# Problem description
Locate and copy each line in the data that contains the word "United".
------------------------------------------------------------------------
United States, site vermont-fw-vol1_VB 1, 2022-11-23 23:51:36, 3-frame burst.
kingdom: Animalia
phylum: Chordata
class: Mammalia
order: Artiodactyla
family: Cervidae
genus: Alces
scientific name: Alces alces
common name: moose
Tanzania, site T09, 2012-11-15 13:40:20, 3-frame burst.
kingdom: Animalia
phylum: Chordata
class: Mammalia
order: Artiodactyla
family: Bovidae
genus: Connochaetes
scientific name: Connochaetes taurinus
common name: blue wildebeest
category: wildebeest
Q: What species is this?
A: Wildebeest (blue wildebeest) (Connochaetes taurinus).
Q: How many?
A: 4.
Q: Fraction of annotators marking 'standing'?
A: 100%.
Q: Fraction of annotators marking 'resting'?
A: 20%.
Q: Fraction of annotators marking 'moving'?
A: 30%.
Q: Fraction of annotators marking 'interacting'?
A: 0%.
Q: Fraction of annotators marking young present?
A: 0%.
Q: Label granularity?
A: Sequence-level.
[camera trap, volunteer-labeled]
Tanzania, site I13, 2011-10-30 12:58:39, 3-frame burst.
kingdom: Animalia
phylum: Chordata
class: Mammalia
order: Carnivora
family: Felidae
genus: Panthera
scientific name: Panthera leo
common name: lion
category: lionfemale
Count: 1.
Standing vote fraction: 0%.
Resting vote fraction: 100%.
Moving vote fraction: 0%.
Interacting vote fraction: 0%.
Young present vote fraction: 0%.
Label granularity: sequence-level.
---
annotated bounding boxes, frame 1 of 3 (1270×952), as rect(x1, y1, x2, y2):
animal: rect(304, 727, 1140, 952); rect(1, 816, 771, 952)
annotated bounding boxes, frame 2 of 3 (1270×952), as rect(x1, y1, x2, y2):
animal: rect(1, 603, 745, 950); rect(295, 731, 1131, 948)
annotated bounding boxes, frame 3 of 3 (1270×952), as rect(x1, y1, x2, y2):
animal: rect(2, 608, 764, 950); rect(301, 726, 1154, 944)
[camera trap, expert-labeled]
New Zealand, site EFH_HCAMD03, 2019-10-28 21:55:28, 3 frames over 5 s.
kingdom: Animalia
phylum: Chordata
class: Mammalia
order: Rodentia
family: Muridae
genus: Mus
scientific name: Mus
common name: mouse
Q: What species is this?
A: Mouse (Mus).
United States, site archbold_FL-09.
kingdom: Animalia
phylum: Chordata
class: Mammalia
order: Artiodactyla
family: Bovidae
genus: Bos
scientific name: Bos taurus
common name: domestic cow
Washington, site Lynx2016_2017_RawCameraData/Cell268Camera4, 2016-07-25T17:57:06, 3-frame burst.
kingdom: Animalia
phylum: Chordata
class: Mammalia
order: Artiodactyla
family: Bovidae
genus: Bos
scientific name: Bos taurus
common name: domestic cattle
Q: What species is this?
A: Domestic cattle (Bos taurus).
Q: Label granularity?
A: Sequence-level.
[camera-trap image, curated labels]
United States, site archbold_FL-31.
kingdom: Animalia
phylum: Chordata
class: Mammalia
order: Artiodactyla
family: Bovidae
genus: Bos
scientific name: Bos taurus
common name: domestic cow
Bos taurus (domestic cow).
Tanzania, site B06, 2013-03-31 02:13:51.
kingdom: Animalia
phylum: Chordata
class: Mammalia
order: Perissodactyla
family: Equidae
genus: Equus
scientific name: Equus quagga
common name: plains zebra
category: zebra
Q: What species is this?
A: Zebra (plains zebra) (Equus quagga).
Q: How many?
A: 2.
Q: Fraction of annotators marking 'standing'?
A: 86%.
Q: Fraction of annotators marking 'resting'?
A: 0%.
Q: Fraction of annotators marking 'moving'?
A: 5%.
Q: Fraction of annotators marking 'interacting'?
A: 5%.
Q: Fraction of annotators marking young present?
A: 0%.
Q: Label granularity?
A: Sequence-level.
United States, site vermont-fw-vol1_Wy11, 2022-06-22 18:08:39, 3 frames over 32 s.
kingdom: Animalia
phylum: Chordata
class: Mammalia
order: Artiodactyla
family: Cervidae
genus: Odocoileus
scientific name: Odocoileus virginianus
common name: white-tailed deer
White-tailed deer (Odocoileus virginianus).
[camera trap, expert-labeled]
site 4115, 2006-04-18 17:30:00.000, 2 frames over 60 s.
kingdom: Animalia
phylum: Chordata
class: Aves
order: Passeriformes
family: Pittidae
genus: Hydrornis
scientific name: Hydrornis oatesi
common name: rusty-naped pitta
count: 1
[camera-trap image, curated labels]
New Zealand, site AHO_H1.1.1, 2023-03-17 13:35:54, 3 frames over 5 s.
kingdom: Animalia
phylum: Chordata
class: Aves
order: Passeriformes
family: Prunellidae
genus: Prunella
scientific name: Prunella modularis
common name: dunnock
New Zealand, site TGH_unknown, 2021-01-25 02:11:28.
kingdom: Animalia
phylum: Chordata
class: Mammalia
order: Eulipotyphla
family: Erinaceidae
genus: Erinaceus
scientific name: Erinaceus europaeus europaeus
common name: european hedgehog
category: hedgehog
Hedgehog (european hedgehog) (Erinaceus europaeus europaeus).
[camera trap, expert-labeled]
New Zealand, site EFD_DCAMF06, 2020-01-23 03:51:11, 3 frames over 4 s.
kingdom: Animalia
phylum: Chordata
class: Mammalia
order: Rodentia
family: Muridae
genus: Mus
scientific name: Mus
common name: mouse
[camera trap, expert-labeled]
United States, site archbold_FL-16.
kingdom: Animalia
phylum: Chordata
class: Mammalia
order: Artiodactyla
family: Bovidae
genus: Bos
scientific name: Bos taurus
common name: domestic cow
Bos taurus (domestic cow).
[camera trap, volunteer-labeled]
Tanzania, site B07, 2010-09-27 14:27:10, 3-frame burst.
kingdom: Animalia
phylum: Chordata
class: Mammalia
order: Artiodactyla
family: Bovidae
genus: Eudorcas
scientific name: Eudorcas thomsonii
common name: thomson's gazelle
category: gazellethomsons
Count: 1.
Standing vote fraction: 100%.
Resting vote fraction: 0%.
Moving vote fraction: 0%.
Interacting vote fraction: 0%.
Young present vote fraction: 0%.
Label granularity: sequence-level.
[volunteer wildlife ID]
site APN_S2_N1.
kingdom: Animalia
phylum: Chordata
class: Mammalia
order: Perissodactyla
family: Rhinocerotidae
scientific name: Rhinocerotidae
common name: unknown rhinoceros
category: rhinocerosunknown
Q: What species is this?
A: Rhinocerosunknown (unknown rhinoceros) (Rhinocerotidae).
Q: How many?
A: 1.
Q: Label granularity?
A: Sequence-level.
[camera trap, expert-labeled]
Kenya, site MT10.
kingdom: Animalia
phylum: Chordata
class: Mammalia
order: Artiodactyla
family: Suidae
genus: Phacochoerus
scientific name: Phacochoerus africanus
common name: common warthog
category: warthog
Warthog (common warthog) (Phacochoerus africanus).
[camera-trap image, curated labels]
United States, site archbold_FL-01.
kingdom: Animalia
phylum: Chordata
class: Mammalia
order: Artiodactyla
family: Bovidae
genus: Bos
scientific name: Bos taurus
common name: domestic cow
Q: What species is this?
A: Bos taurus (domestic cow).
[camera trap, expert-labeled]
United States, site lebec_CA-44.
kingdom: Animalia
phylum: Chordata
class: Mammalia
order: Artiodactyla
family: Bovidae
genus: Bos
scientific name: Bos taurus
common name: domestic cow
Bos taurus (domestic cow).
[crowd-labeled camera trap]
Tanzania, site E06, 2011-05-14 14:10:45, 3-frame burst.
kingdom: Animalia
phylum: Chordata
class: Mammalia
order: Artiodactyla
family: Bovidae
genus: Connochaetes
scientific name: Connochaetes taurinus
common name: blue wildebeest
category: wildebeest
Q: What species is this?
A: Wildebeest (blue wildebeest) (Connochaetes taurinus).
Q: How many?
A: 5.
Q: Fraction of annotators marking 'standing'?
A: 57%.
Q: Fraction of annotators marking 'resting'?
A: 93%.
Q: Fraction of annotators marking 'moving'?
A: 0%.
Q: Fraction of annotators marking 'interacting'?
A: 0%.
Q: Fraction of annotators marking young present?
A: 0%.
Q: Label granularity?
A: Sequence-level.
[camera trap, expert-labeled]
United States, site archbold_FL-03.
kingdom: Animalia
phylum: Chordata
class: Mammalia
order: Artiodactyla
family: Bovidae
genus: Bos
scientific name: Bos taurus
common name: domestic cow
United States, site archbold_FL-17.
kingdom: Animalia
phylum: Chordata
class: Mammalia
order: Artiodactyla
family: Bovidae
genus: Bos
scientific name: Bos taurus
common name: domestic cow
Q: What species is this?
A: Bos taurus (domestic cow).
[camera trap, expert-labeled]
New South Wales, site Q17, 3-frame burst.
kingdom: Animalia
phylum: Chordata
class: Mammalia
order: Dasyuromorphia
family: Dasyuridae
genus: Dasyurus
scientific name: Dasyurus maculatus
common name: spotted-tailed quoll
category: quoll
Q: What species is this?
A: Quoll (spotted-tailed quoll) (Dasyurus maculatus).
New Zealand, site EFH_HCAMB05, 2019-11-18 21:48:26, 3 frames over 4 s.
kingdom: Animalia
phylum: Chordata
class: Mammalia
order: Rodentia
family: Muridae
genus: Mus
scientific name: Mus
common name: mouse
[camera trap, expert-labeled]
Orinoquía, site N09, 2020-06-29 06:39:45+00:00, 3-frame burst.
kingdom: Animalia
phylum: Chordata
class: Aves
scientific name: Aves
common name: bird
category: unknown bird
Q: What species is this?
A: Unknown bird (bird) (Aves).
------------------------------------------------------------------------
# Answer
United States, site vermont-fw-vol1_VB 1, 2022-11-23 23:51:36, 3-frame burst.
United States, site archbold_FL-09.
United States, site archbold_FL-31.
United States, site vermont-fw-vol1_Wy11, 2022-06-22 18:08:39, 3 frames over 32 s.
United States, site archbold_FL-16.
United States, site archbold_FL-01.
United States, site lebec_CA-44.
United States, site archbold_FL-03.
United States, site archbold_FL-17.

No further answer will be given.